#### SUPPLIED TEXT:
════════════════════

Deployed on Streamlit: Click HERE
This model is a fact-checking system built on the LIAR dataset. It combines both sparse (BM25) and dense (FAISS) retrieval techniques to locate relevant claims and uses a fine-tuned BERT-based classifier to predict the veracity of user-provided statements. The system can generate responses via a local LLM (Ollama) or fall back to template-based generation.
- Index Persistence: FAISS and BM25 indexes are cached to disk, reducing startup time from ~30-60s to ~2-3s on subsequent runs
- LLM Integration: Optional Ollama integration for more natural, context-aware responses
- Hybrid Retrieval: Combines BM25 (sparse) and FAISS (dense) retrieval for better claim matching
- Template Fallback: Works without LLM using structured template responses
- Dataset: LIAR dataset, which contains thousands of labeled political statements along with metadata such as speaker information, job titles, and context.
- Labels: The system classifies statements into six categories:
pants-fire,false,barely-true,half-true,mostly-true, andtrue.
- Sparse Retrieval: BM25 index over claim statements.

════════════════════

#### SUPPLIED MATERIAL:
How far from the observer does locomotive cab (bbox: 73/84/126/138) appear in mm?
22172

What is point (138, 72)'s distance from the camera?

════════════════════

#### TASKS FOR THIS EXERCISE:
1. According to the fact-checking system description, how much does caching the indexes to disk cut startup time on later runs?
2. Summarize the fact-checking system description in two sentences.

#### RESPONSES BY TASK:
1. It cuts startup time from about 30–60 seconds to about 2–3 seconds.

2. The system is built on the LIAR dataset of labeled political statements and combines sparse BM25 and dense FAISS retrieval to find relevant claims. A fine-tuned BERT-based classifier then predicts how truthful a user's statement is, and responses come either from an optional local Ollama LLM or from structured templates.